At least since the start of the Russian war of aggression in Ukraine in February 2022, Germany has been looking for alternative sources of oil. One was also found in Kazakhstan. The problem: The Druschba pipeline has to be used to supply the PCK refinery in Schwedt, Brandenburg. This was previously also used for the Russian oil. As a result, Russian oil continues to arrive in Schwedt, like this
“Handelsblatt”
reported. Although there has been an EU-wide embargo on Russian oil since the beginning of 2013.

Government and industry sources are reporting that it would be “nearly technically impossible” to completely remove molecules of Russian oil from the pipeline. Even after cleaning, residues remained in the line. Insiders would even assume that the shares in Russian oil are significantly higher than assumed. It is quite possible that Kazakhstan will send its own oil to Russia and the oil there will be sold to Germany, the report continues.

Origins of German crude oil deliveries cannot be checked

Since Kazakh and Russian oil have very similar properties, it is not possible to check the origin. “There is still Russian oil in the pipeline, and it cannot simply be pumped out. The oil is needed so that the pressure for the flow does not decrease,” confirms a spokeswoman for the Federal Ministry of Economics.

Criticism of the German approach to the oil question comes from the opposition.
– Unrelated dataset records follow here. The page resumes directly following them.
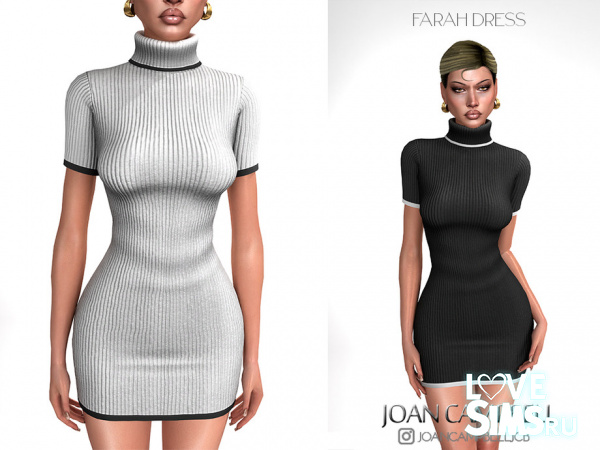 Платье FARAH DRESS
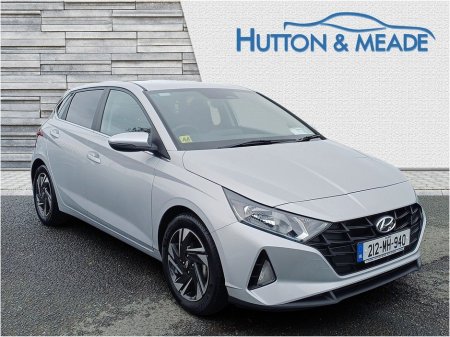 2021 Hyundai i20 Delux Plus 1.2 Petrol 5dr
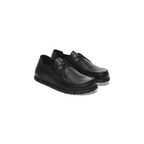 Utti Lace Black Natural Leather Shoes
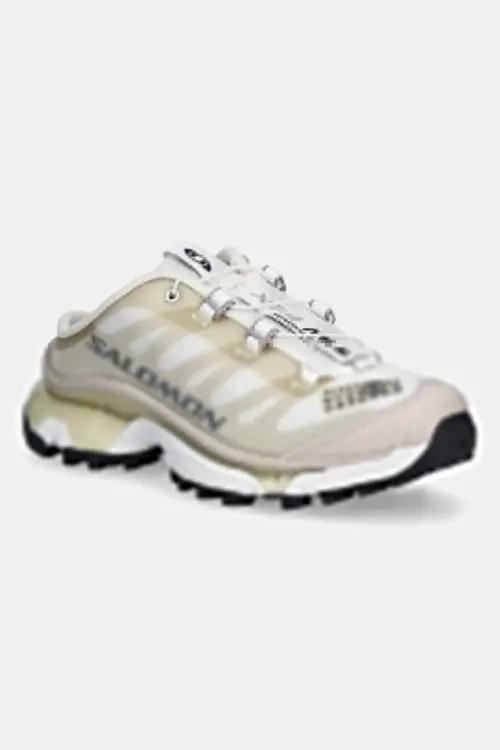 Кроссовки MM6 Maison Margiela x Salomon XT MULE 4 женские цвет бежевый S59WS0240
Loud
CDU
Politician Jan Redmann has been running since the embargo on Russian oil, “the federal government has been following its promise to procure sufficient crude oil for Schwedt so that the refinery can be operated economically”. He believes that by mixing the oil, Russia could put further pressure on Germany’s energy supply.

Federal government: No Russian oil bought or ordered in 2023

The government sees it differently: in 2023, German refineries would not have bought or ordered any Russian oil. This takes account of the sanctions. In addition, the mixing of crude oils does not contradict any EU regulations, the Federal Ministry of Economics said when asked by the “Handelsblatt”.

In Poland, the federal government, together with the other PCK shareholders Shell and Eni, has found another alternative supplier for oil. The first deliveries from Gdansk have already been made. That the refinery in Schwedt is majority owned by the German subsidiary of the Russian oil company Rosneft and is under trusteeship by the
Federal Network Agency
was asked, but does not go down well there.

The Polish Ministry of Climate informed the “Handelsblatt” that this could only be an interim solution, which “does not meet the expectations of the Polish side”. However, the federal government has initially extended the trusteeship by six months. Poland, on the other hand, is determined to rule out Russia benefiting in any way from the refinery.